→ **EXCERPTED PASSAGE**:
'''

Sharpies are not for puppies.
That's my phone, not a chew toy.
Yarn is not for puppies. 
You know how to open drawers now?!

NOT A TOY! Find a toy!


----------



## Misteline (Mar 10, 2019)

MyMiles said:


> A few phrases that have come out of my mouth in the last few weeks alone...
> 
> Tape is not for puppies.
> Scissors are not for puppies.
> ...


Those items implicate broader machinations. What is your puppy planning? What dark plots are whirling in that criminal mind? I have to say, this is a level of preparation for greater criminality that Ranna can only aspire to.


----------



## Cariboo Poodle (Nov 17, 2021)

Gypsy biggest vice is jumping 6 foot fences. My property looks like a prison as had to raise all my fences up higher. She does it so easily then runs back up the driveway to be let back in the yard.


----------



## Misteline (Mar 10, 2019)

Cariboo Poodle said:


> Gypsy biggest vice is jumping 6 foot fences. My property looks like a prison as had to raise all my fences up higher. She does it so easily then runs back up the driveway to be let back in the yard.


Ranna's breeder warned us that this is an issue common to Tibetan terriers and Ranna's brother has demonstrated this ability. Thankfully Ranna has shown little inclination thus far. I wonder if the angled fence toppers used to discourage cats would help?


----------



## MyMiles (Apr 21, 2012)

Misteline said:


> Those items implicate broader machinations. What is your puppy planning? What dark plots are whirling in that criminal mind? I have to say, this is a level of preparation for greater criminality that Ranna can only aspire to.


I need to watch my back with Danger Poodle in the house... literally.
Just minutes after posting this I was playing with the little deviant and he tried to steal the hair tie out of my hair! 
He's managed to get if off my wrist before (he's quick), but his teeth got tangled in my braid, so we had a few moments of my 40 pound pup enthusiastically yanking on my hair before I freed myself. 
I'm just glad he doesn't have thumbs, then I'd really be in trouble.


----------



## Misteline (Mar 10, 2019)

MyMiles said:


> I need to watch my back with Danger Poodle in the house... literally.
> Just minutes after posting this I was playing with the little deviant and he tried to steal the hair tie out of my hair!
> He's managed to get if off my wrist before (he's quick), but his teeth got tangled in my braid, so we had a few moments of my 40 pound pup enthusiastically yanking on my hair before I freed myself.
> I'm just glad he doesn't have thumbs, then I'd really be in trouble.


😆 Ranna likes to try to run off with my dreds. He seems undeterred by the fact that they are attached to my head.


----------



## X skully X (Nov 21, 2021)

This thread cracked me up! More than a few crimes listed I can relate to. It’s nice to know I’m not alone while experiencing puppy delinquency. @94Magna_Tom do you happen to have cats around your neighborhood? I had the unfortunate experience of my cat bringing me a baby bunny while still alive. (It’s usually a bird) I felt so stinking bad for that bunny. Only a few punctures showing but it didn’t last long. Cat had zero interest after delivery 🤦🏻‍♀️ I thought perhaps a local cat got a hold of the bunny Elroy found? I do appreciate that my cat loves me that much but I’m glad she has stopped in her old age.

'''

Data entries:
'''

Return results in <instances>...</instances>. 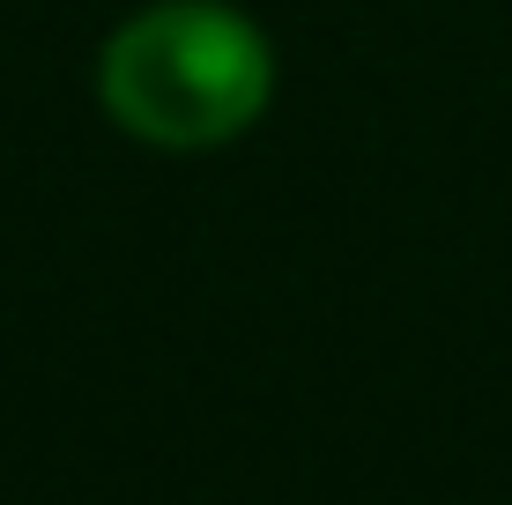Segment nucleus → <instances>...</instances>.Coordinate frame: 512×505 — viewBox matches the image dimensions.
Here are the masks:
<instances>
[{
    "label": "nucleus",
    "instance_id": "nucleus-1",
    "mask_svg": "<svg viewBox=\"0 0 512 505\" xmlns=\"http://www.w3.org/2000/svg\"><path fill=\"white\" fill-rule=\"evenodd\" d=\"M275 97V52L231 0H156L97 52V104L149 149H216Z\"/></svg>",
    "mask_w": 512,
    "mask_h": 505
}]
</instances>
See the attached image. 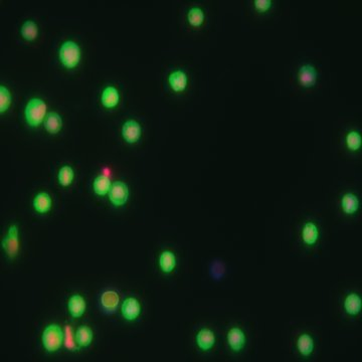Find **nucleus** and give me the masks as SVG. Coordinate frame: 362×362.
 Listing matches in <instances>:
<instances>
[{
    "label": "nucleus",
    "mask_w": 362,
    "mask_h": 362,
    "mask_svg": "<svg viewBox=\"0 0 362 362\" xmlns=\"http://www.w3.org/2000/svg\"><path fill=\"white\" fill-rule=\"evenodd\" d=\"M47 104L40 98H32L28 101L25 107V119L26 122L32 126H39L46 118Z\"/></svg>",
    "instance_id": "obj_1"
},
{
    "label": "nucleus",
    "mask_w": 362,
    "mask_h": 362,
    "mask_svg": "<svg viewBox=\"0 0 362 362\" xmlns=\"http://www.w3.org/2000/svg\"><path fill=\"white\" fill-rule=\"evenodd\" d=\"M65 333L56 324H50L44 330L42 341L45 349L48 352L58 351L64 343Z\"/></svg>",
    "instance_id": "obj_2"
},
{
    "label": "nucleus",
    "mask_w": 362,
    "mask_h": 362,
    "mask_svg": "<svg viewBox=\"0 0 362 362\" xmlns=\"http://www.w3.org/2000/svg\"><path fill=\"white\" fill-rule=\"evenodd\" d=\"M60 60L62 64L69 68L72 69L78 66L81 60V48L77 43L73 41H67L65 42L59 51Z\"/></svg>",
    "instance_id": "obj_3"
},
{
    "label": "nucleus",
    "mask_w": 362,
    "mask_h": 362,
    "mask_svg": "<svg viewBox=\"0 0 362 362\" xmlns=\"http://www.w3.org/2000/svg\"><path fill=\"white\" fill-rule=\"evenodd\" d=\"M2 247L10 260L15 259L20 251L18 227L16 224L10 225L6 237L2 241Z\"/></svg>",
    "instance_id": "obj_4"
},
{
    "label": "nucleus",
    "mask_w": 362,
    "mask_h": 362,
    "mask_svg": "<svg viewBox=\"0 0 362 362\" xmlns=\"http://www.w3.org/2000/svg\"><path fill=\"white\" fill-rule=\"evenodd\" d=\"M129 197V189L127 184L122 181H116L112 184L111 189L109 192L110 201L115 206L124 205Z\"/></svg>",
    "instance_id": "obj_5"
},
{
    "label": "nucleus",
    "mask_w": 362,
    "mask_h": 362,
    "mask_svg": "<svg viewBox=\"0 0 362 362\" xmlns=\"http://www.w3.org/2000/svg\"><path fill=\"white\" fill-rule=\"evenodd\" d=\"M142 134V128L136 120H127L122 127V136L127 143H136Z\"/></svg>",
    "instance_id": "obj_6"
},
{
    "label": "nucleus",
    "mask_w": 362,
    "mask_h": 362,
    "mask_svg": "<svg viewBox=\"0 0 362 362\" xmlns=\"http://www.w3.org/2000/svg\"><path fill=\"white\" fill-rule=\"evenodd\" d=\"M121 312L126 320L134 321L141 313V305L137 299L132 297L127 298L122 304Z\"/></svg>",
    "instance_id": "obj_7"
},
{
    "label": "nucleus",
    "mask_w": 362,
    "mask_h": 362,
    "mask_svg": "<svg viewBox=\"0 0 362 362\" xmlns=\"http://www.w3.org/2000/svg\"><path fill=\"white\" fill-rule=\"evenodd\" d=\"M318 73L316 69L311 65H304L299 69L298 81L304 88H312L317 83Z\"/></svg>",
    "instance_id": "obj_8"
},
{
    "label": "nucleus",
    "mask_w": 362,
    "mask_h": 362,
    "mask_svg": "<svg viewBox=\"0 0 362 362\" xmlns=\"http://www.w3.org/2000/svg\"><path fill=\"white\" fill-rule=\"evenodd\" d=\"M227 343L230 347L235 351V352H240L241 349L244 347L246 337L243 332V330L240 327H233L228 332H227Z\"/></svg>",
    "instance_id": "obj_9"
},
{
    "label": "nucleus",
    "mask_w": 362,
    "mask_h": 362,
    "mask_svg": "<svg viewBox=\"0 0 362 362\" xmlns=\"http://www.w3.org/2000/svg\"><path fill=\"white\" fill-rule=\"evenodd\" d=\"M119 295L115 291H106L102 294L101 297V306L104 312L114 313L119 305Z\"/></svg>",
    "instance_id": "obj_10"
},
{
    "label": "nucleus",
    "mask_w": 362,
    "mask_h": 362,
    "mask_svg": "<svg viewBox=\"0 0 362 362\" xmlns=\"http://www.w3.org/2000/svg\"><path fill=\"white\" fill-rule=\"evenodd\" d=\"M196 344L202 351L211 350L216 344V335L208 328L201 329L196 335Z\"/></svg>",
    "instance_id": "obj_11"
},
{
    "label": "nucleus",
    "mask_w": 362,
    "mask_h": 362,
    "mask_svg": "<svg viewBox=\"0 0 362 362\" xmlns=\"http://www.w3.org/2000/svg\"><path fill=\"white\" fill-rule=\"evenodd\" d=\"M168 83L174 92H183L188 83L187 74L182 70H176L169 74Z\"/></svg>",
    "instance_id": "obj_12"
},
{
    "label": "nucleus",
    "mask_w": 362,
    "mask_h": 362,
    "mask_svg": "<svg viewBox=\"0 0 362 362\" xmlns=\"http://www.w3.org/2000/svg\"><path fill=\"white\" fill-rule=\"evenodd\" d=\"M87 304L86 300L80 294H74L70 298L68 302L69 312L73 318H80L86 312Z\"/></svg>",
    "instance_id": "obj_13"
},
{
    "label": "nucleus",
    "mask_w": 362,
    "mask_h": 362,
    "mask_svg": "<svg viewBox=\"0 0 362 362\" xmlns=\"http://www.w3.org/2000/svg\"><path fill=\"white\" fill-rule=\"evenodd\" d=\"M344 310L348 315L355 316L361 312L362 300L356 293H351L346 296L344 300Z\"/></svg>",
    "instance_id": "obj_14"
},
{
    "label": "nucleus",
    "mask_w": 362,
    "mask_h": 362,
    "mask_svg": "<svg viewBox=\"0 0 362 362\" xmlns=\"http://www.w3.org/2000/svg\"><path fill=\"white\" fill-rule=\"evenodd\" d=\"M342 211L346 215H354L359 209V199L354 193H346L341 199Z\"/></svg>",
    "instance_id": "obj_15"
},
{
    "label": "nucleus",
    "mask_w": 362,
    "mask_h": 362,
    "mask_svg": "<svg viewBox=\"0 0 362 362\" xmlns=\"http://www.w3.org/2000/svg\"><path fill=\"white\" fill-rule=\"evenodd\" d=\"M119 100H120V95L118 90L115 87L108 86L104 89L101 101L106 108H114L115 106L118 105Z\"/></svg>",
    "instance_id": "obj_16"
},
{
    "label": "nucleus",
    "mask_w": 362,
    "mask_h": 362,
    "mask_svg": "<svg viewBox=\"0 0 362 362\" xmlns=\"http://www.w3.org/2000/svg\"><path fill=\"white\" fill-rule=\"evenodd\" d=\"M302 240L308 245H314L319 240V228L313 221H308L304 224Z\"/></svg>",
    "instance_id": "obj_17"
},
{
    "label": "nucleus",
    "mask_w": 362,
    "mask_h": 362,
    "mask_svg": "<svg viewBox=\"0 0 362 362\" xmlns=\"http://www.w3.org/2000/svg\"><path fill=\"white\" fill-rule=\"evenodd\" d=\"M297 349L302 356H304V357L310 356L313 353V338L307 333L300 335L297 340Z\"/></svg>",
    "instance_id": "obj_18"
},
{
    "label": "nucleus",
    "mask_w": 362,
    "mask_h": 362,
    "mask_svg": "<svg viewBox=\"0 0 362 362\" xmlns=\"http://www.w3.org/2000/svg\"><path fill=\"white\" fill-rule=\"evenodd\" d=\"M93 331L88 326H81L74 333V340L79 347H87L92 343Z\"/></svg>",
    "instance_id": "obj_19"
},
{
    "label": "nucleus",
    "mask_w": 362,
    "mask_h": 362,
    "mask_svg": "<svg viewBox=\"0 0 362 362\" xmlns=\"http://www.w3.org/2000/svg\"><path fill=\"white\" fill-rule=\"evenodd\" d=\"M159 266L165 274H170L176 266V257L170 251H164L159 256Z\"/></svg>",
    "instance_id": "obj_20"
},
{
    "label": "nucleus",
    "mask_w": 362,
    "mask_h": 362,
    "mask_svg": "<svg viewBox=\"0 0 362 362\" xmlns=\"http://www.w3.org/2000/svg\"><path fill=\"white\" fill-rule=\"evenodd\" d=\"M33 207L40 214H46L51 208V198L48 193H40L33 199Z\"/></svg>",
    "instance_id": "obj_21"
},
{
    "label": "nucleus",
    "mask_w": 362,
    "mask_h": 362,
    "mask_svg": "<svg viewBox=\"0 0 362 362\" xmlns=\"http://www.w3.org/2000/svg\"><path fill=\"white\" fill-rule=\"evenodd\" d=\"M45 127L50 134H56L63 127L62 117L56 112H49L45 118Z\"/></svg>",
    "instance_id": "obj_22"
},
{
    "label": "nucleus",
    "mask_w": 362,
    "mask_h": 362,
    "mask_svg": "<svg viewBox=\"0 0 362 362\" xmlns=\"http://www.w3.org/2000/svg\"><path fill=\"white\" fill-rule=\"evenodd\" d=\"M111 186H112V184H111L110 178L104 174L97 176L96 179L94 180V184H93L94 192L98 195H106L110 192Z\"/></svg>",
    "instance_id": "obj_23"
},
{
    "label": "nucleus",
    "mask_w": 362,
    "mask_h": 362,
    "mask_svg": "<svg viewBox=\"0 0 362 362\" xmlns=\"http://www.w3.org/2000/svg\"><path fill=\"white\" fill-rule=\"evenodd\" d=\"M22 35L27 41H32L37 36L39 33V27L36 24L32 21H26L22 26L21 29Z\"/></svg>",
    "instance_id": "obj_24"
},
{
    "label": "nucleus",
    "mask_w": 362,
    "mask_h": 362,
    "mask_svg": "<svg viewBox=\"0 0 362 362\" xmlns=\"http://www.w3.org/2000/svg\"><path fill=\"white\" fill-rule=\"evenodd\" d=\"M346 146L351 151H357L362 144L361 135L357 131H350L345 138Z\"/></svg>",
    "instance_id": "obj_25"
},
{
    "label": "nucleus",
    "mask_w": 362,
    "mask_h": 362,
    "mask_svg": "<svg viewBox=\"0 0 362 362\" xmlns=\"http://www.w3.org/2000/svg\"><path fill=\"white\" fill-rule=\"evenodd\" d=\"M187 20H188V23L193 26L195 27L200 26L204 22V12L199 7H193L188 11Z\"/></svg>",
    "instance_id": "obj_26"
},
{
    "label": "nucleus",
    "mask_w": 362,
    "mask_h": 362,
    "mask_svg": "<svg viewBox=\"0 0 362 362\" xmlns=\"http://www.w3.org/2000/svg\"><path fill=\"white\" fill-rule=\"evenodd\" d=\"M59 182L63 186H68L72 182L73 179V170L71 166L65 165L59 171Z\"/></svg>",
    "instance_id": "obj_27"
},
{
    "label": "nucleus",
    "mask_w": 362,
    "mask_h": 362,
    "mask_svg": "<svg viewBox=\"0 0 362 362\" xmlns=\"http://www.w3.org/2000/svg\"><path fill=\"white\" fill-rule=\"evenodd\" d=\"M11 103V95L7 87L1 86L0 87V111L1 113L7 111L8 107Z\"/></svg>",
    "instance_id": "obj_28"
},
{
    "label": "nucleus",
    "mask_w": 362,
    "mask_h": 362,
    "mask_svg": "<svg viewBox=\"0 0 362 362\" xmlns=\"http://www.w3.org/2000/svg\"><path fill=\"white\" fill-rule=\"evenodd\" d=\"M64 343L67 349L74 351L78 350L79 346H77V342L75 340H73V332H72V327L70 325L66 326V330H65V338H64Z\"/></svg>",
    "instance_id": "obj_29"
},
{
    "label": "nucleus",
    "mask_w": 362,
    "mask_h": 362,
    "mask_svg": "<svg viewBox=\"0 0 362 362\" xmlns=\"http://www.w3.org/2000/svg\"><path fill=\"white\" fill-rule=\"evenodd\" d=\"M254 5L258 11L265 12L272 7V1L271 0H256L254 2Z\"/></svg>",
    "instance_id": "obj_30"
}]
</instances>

'''

→ **JOB**: In three sentences, summarize the forum thread on puppy mischief that appears above the material.

→ **TASK SOLUTION**: Forum members list things their puppies have gotten into, such as Sharpies, a phone, yarn, tape, and scissors, and MyMiles describes the "Danger Poodle" catching his teeth in a braid while trying to steal a hair tie, to which Misteline replies that Ranna tries to run off with Misteline's dreds. Cariboo Poodle reports that Gypsy jumps six-foot fences so easily that every fence on the property had to be raised, and Misteline answers that Ranna's breeder warned this is common in Tibetan terriers, wondering whether angled fence toppers meant to discourage cats might help. X skully X finds the thread funny and relatable, then asks @94Magna_Tom whether there are cats in the neighborhood, recalling a cat that once brought in a baby bunny that was still alive.